В архейском океане в возведении карбонатных построек могли участвовать протео- и ацидобактерии (известные в современных микробиалитах), но, поскольку они не имели таких прочных оболочек, как у цианобактерий, шансов сохраниться у них не оставалось. Эти члены сообщества прокариот могли обеспечить и другие пути образования карбонатов, например через последовательность реакций, начинавшуюся с разложения диамида угольной кислоты [(NH2)2CO]:
(NH2)2CO + 3H2O → 2NH4 + HCO3 + OH;
2HCO3+ Ca2+ → CaCO3 + H2O + CO2.
«Пузырьки кислорода», впервые застрявшие в строматолитах около 2,7 млрд лет назад, вероятно, и являются древнейшими свидетельствами существования цианобактерий – основной группы фототрофов (как в виде отдельных организмов, так и в форме пластид многих водорослей и высших растений). К этому же рубежу приурочены заметные изменения в изотопной подписи углерода (рис. 4.1е), повышенное содержание органического углерода в морских отложениях (такие объемы вряд ли могли образоваться за счет одного бескислородного фотосинтеза) и находки микрофоссилий, похожих на цианобактерии.
Морфология протерозойских бактериальных чехлов, скажем из сухотунгусской свиты Сибирской платформы, указывает на их принадлежность цианобактериям, внешне похожим на современные калотрикс (Calothrix) и формидиум (Phormidium): именно эти мелководные фототрофы нуждаются в толстых оболочках, предохраняющих от ультрафиолетового излучения. На присутствие цианобактерий указывают и состав органического вещества, иногда сохраняющегося в чехлах, и соотношение стабильных изотопов углерода. Способны были поучаствовать в строматолитостроении и коккоидные бактерии, образующие обильные колонии пленочной и грибовидной формы (напоминающие Entophysalis). В некоторых строматолитах насчитывается до десятка видов разных цианобактерий.
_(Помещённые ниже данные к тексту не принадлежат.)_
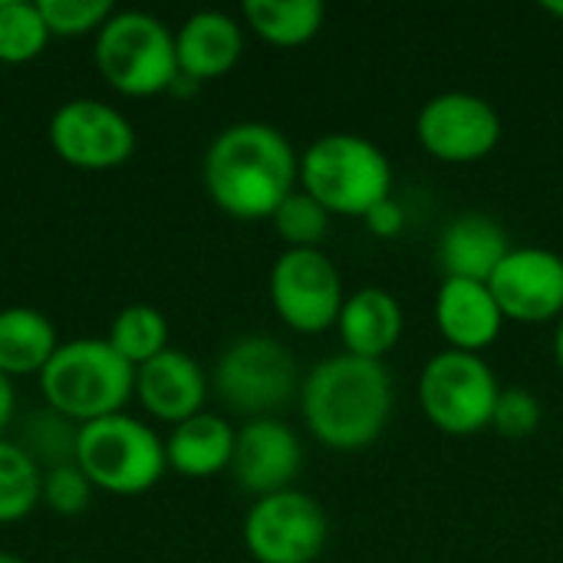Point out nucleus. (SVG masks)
<instances>
[{
	"instance_id": "5",
	"label": "nucleus",
	"mask_w": 563,
	"mask_h": 563,
	"mask_svg": "<svg viewBox=\"0 0 563 563\" xmlns=\"http://www.w3.org/2000/svg\"><path fill=\"white\" fill-rule=\"evenodd\" d=\"M96 69L122 96L172 92L178 79L175 33L152 13H112L96 33Z\"/></svg>"
},
{
	"instance_id": "30",
	"label": "nucleus",
	"mask_w": 563,
	"mask_h": 563,
	"mask_svg": "<svg viewBox=\"0 0 563 563\" xmlns=\"http://www.w3.org/2000/svg\"><path fill=\"white\" fill-rule=\"evenodd\" d=\"M366 228L376 234V238H396L402 228H406V211H402V205L396 201V198H386V201H379L366 218Z\"/></svg>"
},
{
	"instance_id": "31",
	"label": "nucleus",
	"mask_w": 563,
	"mask_h": 563,
	"mask_svg": "<svg viewBox=\"0 0 563 563\" xmlns=\"http://www.w3.org/2000/svg\"><path fill=\"white\" fill-rule=\"evenodd\" d=\"M13 419V383L0 373V435Z\"/></svg>"
},
{
	"instance_id": "4",
	"label": "nucleus",
	"mask_w": 563,
	"mask_h": 563,
	"mask_svg": "<svg viewBox=\"0 0 563 563\" xmlns=\"http://www.w3.org/2000/svg\"><path fill=\"white\" fill-rule=\"evenodd\" d=\"M40 393L49 412L86 426L122 412L135 393V369L106 340H69L43 366Z\"/></svg>"
},
{
	"instance_id": "18",
	"label": "nucleus",
	"mask_w": 563,
	"mask_h": 563,
	"mask_svg": "<svg viewBox=\"0 0 563 563\" xmlns=\"http://www.w3.org/2000/svg\"><path fill=\"white\" fill-rule=\"evenodd\" d=\"M336 330L343 340V353L383 363V356L393 353L396 343L402 340L406 317H402L399 300L389 290L360 287L356 294L343 300Z\"/></svg>"
},
{
	"instance_id": "24",
	"label": "nucleus",
	"mask_w": 563,
	"mask_h": 563,
	"mask_svg": "<svg viewBox=\"0 0 563 563\" xmlns=\"http://www.w3.org/2000/svg\"><path fill=\"white\" fill-rule=\"evenodd\" d=\"M106 343L132 366L139 369L142 363L155 360L158 353L168 350V323L165 317L148 307V303H132L125 310H119V317L109 327Z\"/></svg>"
},
{
	"instance_id": "2",
	"label": "nucleus",
	"mask_w": 563,
	"mask_h": 563,
	"mask_svg": "<svg viewBox=\"0 0 563 563\" xmlns=\"http://www.w3.org/2000/svg\"><path fill=\"white\" fill-rule=\"evenodd\" d=\"M300 412L317 442L333 452H363L389 426L393 376L363 356L320 360L300 383Z\"/></svg>"
},
{
	"instance_id": "6",
	"label": "nucleus",
	"mask_w": 563,
	"mask_h": 563,
	"mask_svg": "<svg viewBox=\"0 0 563 563\" xmlns=\"http://www.w3.org/2000/svg\"><path fill=\"white\" fill-rule=\"evenodd\" d=\"M76 465L109 495H142L165 475V445L139 419L115 412L76 429Z\"/></svg>"
},
{
	"instance_id": "17",
	"label": "nucleus",
	"mask_w": 563,
	"mask_h": 563,
	"mask_svg": "<svg viewBox=\"0 0 563 563\" xmlns=\"http://www.w3.org/2000/svg\"><path fill=\"white\" fill-rule=\"evenodd\" d=\"M244 49V33L234 16L221 10L191 13L175 33V59L178 76L191 82H208L234 69Z\"/></svg>"
},
{
	"instance_id": "21",
	"label": "nucleus",
	"mask_w": 563,
	"mask_h": 563,
	"mask_svg": "<svg viewBox=\"0 0 563 563\" xmlns=\"http://www.w3.org/2000/svg\"><path fill=\"white\" fill-rule=\"evenodd\" d=\"M56 346V330L46 313L33 307L0 310V373L7 379L40 376Z\"/></svg>"
},
{
	"instance_id": "15",
	"label": "nucleus",
	"mask_w": 563,
	"mask_h": 563,
	"mask_svg": "<svg viewBox=\"0 0 563 563\" xmlns=\"http://www.w3.org/2000/svg\"><path fill=\"white\" fill-rule=\"evenodd\" d=\"M435 327L449 350L482 356L501 336L505 313L488 284L445 277L435 294Z\"/></svg>"
},
{
	"instance_id": "16",
	"label": "nucleus",
	"mask_w": 563,
	"mask_h": 563,
	"mask_svg": "<svg viewBox=\"0 0 563 563\" xmlns=\"http://www.w3.org/2000/svg\"><path fill=\"white\" fill-rule=\"evenodd\" d=\"M208 379L198 360L181 350H165L135 369V396L148 416L181 426L205 406Z\"/></svg>"
},
{
	"instance_id": "33",
	"label": "nucleus",
	"mask_w": 563,
	"mask_h": 563,
	"mask_svg": "<svg viewBox=\"0 0 563 563\" xmlns=\"http://www.w3.org/2000/svg\"><path fill=\"white\" fill-rule=\"evenodd\" d=\"M541 10H544V13H551V16H558V20H563V0H544V3H541Z\"/></svg>"
},
{
	"instance_id": "20",
	"label": "nucleus",
	"mask_w": 563,
	"mask_h": 563,
	"mask_svg": "<svg viewBox=\"0 0 563 563\" xmlns=\"http://www.w3.org/2000/svg\"><path fill=\"white\" fill-rule=\"evenodd\" d=\"M234 435L238 432L221 416L198 412L175 426V432L165 442V459L185 478H211L231 468Z\"/></svg>"
},
{
	"instance_id": "28",
	"label": "nucleus",
	"mask_w": 563,
	"mask_h": 563,
	"mask_svg": "<svg viewBox=\"0 0 563 563\" xmlns=\"http://www.w3.org/2000/svg\"><path fill=\"white\" fill-rule=\"evenodd\" d=\"M541 426V402L531 389L525 386H511L498 393L495 402V416H492V429L505 439H525L531 432H538Z\"/></svg>"
},
{
	"instance_id": "26",
	"label": "nucleus",
	"mask_w": 563,
	"mask_h": 563,
	"mask_svg": "<svg viewBox=\"0 0 563 563\" xmlns=\"http://www.w3.org/2000/svg\"><path fill=\"white\" fill-rule=\"evenodd\" d=\"M49 30L40 16L36 3L0 0V63L20 66L43 53Z\"/></svg>"
},
{
	"instance_id": "23",
	"label": "nucleus",
	"mask_w": 563,
	"mask_h": 563,
	"mask_svg": "<svg viewBox=\"0 0 563 563\" xmlns=\"http://www.w3.org/2000/svg\"><path fill=\"white\" fill-rule=\"evenodd\" d=\"M43 498V468L33 462V455L0 439V525H13L26 518Z\"/></svg>"
},
{
	"instance_id": "12",
	"label": "nucleus",
	"mask_w": 563,
	"mask_h": 563,
	"mask_svg": "<svg viewBox=\"0 0 563 563\" xmlns=\"http://www.w3.org/2000/svg\"><path fill=\"white\" fill-rule=\"evenodd\" d=\"M49 145L73 168L109 172L132 158L135 129L99 99H69L49 119Z\"/></svg>"
},
{
	"instance_id": "13",
	"label": "nucleus",
	"mask_w": 563,
	"mask_h": 563,
	"mask_svg": "<svg viewBox=\"0 0 563 563\" xmlns=\"http://www.w3.org/2000/svg\"><path fill=\"white\" fill-rule=\"evenodd\" d=\"M505 320L548 323L563 317V257L548 247H511L488 280Z\"/></svg>"
},
{
	"instance_id": "25",
	"label": "nucleus",
	"mask_w": 563,
	"mask_h": 563,
	"mask_svg": "<svg viewBox=\"0 0 563 563\" xmlns=\"http://www.w3.org/2000/svg\"><path fill=\"white\" fill-rule=\"evenodd\" d=\"M330 211L310 198L303 188H294L280 208L271 214L274 231L280 234V241L287 244V251H320V244L330 234Z\"/></svg>"
},
{
	"instance_id": "14",
	"label": "nucleus",
	"mask_w": 563,
	"mask_h": 563,
	"mask_svg": "<svg viewBox=\"0 0 563 563\" xmlns=\"http://www.w3.org/2000/svg\"><path fill=\"white\" fill-rule=\"evenodd\" d=\"M300 465H303V449L290 426L277 419H251L244 429H238L231 475L244 492L257 498L287 492Z\"/></svg>"
},
{
	"instance_id": "1",
	"label": "nucleus",
	"mask_w": 563,
	"mask_h": 563,
	"mask_svg": "<svg viewBox=\"0 0 563 563\" xmlns=\"http://www.w3.org/2000/svg\"><path fill=\"white\" fill-rule=\"evenodd\" d=\"M300 158L290 139L267 122H234L205 152V188L211 201L238 218H271L297 188Z\"/></svg>"
},
{
	"instance_id": "7",
	"label": "nucleus",
	"mask_w": 563,
	"mask_h": 563,
	"mask_svg": "<svg viewBox=\"0 0 563 563\" xmlns=\"http://www.w3.org/2000/svg\"><path fill=\"white\" fill-rule=\"evenodd\" d=\"M498 393L501 386L478 353L442 350L419 376V406L445 435H475L492 429Z\"/></svg>"
},
{
	"instance_id": "27",
	"label": "nucleus",
	"mask_w": 563,
	"mask_h": 563,
	"mask_svg": "<svg viewBox=\"0 0 563 563\" xmlns=\"http://www.w3.org/2000/svg\"><path fill=\"white\" fill-rule=\"evenodd\" d=\"M40 16L49 36H82L99 33V26L112 16L109 0H36Z\"/></svg>"
},
{
	"instance_id": "8",
	"label": "nucleus",
	"mask_w": 563,
	"mask_h": 563,
	"mask_svg": "<svg viewBox=\"0 0 563 563\" xmlns=\"http://www.w3.org/2000/svg\"><path fill=\"white\" fill-rule=\"evenodd\" d=\"M218 396L241 416L267 419L300 389L294 353L274 336L251 333L234 340L214 366Z\"/></svg>"
},
{
	"instance_id": "34",
	"label": "nucleus",
	"mask_w": 563,
	"mask_h": 563,
	"mask_svg": "<svg viewBox=\"0 0 563 563\" xmlns=\"http://www.w3.org/2000/svg\"><path fill=\"white\" fill-rule=\"evenodd\" d=\"M0 563H23L16 554H7V551H0Z\"/></svg>"
},
{
	"instance_id": "10",
	"label": "nucleus",
	"mask_w": 563,
	"mask_h": 563,
	"mask_svg": "<svg viewBox=\"0 0 563 563\" xmlns=\"http://www.w3.org/2000/svg\"><path fill=\"white\" fill-rule=\"evenodd\" d=\"M343 280L323 251H284L271 267V303L297 333H323L336 327L343 310Z\"/></svg>"
},
{
	"instance_id": "3",
	"label": "nucleus",
	"mask_w": 563,
	"mask_h": 563,
	"mask_svg": "<svg viewBox=\"0 0 563 563\" xmlns=\"http://www.w3.org/2000/svg\"><path fill=\"white\" fill-rule=\"evenodd\" d=\"M300 188L330 214L366 218L393 198V165L386 152L356 132H327L300 155Z\"/></svg>"
},
{
	"instance_id": "11",
	"label": "nucleus",
	"mask_w": 563,
	"mask_h": 563,
	"mask_svg": "<svg viewBox=\"0 0 563 563\" xmlns=\"http://www.w3.org/2000/svg\"><path fill=\"white\" fill-rule=\"evenodd\" d=\"M416 135L432 158L445 165H472L498 148L501 115L485 96L455 89L432 96L419 109Z\"/></svg>"
},
{
	"instance_id": "9",
	"label": "nucleus",
	"mask_w": 563,
	"mask_h": 563,
	"mask_svg": "<svg viewBox=\"0 0 563 563\" xmlns=\"http://www.w3.org/2000/svg\"><path fill=\"white\" fill-rule=\"evenodd\" d=\"M327 511L303 492L257 498L244 518V544L257 563H313L327 548Z\"/></svg>"
},
{
	"instance_id": "19",
	"label": "nucleus",
	"mask_w": 563,
	"mask_h": 563,
	"mask_svg": "<svg viewBox=\"0 0 563 563\" xmlns=\"http://www.w3.org/2000/svg\"><path fill=\"white\" fill-rule=\"evenodd\" d=\"M508 231L488 214H459L439 238V264L445 277L488 284L508 257Z\"/></svg>"
},
{
	"instance_id": "32",
	"label": "nucleus",
	"mask_w": 563,
	"mask_h": 563,
	"mask_svg": "<svg viewBox=\"0 0 563 563\" xmlns=\"http://www.w3.org/2000/svg\"><path fill=\"white\" fill-rule=\"evenodd\" d=\"M554 360H558V366H561L563 373V317L561 323H558V333H554Z\"/></svg>"
},
{
	"instance_id": "22",
	"label": "nucleus",
	"mask_w": 563,
	"mask_h": 563,
	"mask_svg": "<svg viewBox=\"0 0 563 563\" xmlns=\"http://www.w3.org/2000/svg\"><path fill=\"white\" fill-rule=\"evenodd\" d=\"M247 26L271 46H303L323 26L320 0H244Z\"/></svg>"
},
{
	"instance_id": "29",
	"label": "nucleus",
	"mask_w": 563,
	"mask_h": 563,
	"mask_svg": "<svg viewBox=\"0 0 563 563\" xmlns=\"http://www.w3.org/2000/svg\"><path fill=\"white\" fill-rule=\"evenodd\" d=\"M40 501H46L56 515H79L92 501V482L79 472L76 462L56 465V468L43 472V498Z\"/></svg>"
}]
</instances>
Цианобактерии жили не только под защитой строматолитовых корок: они освоились даже на периодически пересыхающем мелководье и играли там весьма заметную роль. Заметную благодаря золотистому пигменту (лат. pygmentum – краска) сцитонемину, предохранявшему клетки как цианобактерий, так и водорослей от ультрафиолетового излучения. Конечно, в клетках должны были находиться и пигменты, связанные с фотосинтезом, подобные хлорофиллам, поскольку изначально и они служили для рассеивания излучения. (Механизм рассеивания затем и использовался в фотосинтезе.) От гибели бактерии также защищались с помощью акинет – толстостенных удлиненных спор с обильными запасами питательных веществ: акинеты могли выдержать и временную засуху, и чрезмерное осолонение, и сильное опреснение.
Прослеживание молекулярной истории этих прокариот также показывает, что оксифототрофная ветвь отделилась от нефотосинтезирующей и анаэробной линии цианобактерий 2,6–2,5 млрд лет назад. Последние могли существовать и раньше и даже отладить фотосистему II – один из важнейших компонентов всей системы фотосинтеза, необходимый для расщепления молекул воды. В бескислородном архейском океане эта фотосистема была задействована для забора электрона у Н2S, чтобы окислить S2– до S0. С этим источником электронов, так же как с Fe2+, разные прокариоты не могли расстаться еще долго.